Venga, tío, tres cigarritos. Sólo tres, los tres últimos. Y te dejas caer, y se acaba todo. Hasta el fumar. Será rápido y, muy importante y por lo que dicen, indoloro. Aunque como fiarse de esto último, si cualquiera que se haya muerto tirándose de una altura como la que contemplo ahora mismo no va a volver para contarlo.

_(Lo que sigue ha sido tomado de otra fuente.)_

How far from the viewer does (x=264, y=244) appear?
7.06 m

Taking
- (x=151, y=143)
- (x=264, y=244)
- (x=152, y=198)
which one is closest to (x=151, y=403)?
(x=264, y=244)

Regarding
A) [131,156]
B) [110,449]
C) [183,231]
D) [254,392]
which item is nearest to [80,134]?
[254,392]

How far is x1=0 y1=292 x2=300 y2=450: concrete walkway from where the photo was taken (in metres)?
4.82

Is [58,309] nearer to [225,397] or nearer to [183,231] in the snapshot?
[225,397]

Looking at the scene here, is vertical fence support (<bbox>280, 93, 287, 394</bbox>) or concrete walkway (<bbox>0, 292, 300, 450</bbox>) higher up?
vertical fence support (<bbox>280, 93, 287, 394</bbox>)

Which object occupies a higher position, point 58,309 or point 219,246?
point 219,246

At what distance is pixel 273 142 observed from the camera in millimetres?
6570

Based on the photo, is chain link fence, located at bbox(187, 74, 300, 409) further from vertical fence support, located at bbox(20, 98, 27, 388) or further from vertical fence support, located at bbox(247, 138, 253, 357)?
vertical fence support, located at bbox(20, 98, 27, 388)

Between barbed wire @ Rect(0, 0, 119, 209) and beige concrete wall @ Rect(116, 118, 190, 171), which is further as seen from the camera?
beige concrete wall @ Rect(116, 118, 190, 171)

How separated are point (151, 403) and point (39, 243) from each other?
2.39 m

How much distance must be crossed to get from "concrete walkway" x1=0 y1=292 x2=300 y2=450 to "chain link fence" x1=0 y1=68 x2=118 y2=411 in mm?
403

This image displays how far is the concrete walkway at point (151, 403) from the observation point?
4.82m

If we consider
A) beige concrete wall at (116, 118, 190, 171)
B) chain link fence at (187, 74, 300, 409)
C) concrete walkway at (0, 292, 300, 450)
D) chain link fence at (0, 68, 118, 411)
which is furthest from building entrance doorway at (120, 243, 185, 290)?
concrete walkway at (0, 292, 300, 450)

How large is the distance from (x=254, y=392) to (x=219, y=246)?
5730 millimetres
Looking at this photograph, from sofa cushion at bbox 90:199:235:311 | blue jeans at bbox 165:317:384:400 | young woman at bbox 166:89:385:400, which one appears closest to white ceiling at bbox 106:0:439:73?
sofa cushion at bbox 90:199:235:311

El primero. Que bien me sabe. De esas veces que al final tienes que añadir “joder”, o “coño”, como si sólo así se pudiese medir lo que te ha gustado. Que bien me sabe, joder. Como la ciudad que contemplo. Que bien me has sabido siempre, Madrid. A barra de bar hasta las tantas, a esquinas de luz incierta, a cine negro de barrio, a besos por las calles, a ojos con lágrimas y a últimas copas. Me sabes también como este 3 de la cuenta atrás en forma de cigarro. Me sabes también como la muerte callada, como el silencio que siempre contesta lo que quieres. En tus calles fuí tanto como dejé de ser. Canalla, caballero, trovador, aventurero. Buscador de dragones en tugurios, por la posibilidad de que tras ellos, princesa hubiera. Que bien te veo, que bien te siento. Tengo la certeza de que entera si pudieras, Madrid, te fumarías conmigo los dos que quedan, y luego conmigo recorrerías caída.

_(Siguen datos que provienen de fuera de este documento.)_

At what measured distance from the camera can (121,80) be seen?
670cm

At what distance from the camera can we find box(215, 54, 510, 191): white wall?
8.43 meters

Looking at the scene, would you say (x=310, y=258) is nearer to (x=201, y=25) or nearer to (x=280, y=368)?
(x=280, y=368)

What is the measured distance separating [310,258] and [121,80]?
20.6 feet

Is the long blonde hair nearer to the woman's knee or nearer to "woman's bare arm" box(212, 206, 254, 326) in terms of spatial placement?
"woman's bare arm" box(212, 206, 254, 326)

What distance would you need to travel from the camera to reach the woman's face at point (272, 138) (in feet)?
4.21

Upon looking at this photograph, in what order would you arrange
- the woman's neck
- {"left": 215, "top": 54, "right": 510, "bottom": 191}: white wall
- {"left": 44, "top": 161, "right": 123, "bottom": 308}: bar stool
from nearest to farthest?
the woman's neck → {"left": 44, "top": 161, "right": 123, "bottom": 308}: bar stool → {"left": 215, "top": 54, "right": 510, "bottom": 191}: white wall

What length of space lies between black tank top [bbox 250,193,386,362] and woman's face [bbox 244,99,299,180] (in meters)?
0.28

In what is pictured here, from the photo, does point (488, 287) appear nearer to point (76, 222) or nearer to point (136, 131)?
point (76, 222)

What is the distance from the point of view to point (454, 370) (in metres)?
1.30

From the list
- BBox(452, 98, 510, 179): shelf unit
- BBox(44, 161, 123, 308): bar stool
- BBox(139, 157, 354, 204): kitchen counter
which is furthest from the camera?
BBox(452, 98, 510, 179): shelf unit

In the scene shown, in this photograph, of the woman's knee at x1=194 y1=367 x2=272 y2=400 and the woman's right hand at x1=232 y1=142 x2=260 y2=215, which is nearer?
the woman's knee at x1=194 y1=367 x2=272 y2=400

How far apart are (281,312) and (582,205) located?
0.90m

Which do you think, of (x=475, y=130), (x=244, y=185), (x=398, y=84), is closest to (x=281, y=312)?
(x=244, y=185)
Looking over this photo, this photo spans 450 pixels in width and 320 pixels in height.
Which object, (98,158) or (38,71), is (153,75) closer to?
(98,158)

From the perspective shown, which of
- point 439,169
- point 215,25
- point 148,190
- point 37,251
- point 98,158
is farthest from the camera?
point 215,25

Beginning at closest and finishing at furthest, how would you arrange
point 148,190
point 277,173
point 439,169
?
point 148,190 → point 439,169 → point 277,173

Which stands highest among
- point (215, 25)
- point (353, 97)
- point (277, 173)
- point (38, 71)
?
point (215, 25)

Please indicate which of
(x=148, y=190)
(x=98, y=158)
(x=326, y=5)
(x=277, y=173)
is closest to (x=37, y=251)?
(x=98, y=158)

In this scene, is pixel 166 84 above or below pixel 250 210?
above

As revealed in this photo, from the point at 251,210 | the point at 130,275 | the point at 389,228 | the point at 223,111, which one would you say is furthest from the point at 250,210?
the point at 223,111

Vamos por el segundo. Segundo. Tiempo. El que siempre falta, el que se estira en la espera, se comprime en el beso, se pierde en vueltas, se encuentra nunca. El tiempo. El que a veces ha escondido todos los recuerdos, todas las fotos viejas, todas las canciones tristes, todas las cicatrices y caricias. Echo el humo del segundo y pienso en el tiempo. Donde no he estado, donde no iré, donde permanecí, hacia donde me movieron. “No tengo tiempo” he dicho tantas veces. Me tenía que haber guardado alguno para ahora, para gastar entre estos tres últimos cigarros. Pero los bolsillos de guardar tiempo siempre tuvieron agujeros grandes, de esos que se escapan hasta horas. Tiempo para mirarte mejor, para dejar verme. Tiempo para besarte lento, lento tiempo para permitir caricias lentas. Tiempo para que este segundo cigarrillo no se haya consumido.
Tres. Uno más y caemos. Se acaba. Lo malo, lo poco bueno, lo triste, lo gris. Tres. “Fumar mata” dicen. Y tirarse después de fumar más, cojones. Espero sonreir en la caída. Estamparme sonriendo. Aunque bien mirado, no creo que luego nadie se fije en eso. Nadie. Ese es el trampolín, la ventana. Nadie que se fije. Tres cigarrillos, dos, uno. Como si fueran cartones, como si este texto fuera el puñetero Quijote. No hay nadie ahí fuera. Y sin embargo, pienso en sonreir. Para mí. Porque me apetece hacerlo. Se me acaba el cigarro, el tiempo, Madrid, tú, se me acaba todo. Y se me acaba a mí. No al frutero de la esquina, ni al de la mirada triste de la ORA sobre la fila de coches de la calle, ni al camarero que ronda a la rubia del café de todos los días a las cinco con la Blackberry. Es mi tiempo, mi cigarro, mi caida. Mi pie que lo pisa, lo retuerce, lo fulmina.
Creo que antes de subir he visto una máquina de tábaco en el bar de la esquina. Maldito vicio. Me voy a tener que fumar otro. Puestos a estropearlo todo, se puede estropear hasta un final tan estudiado. Y lo que espera, quiera yo o no quiera, va a estar al final, al final de toda esta escalera.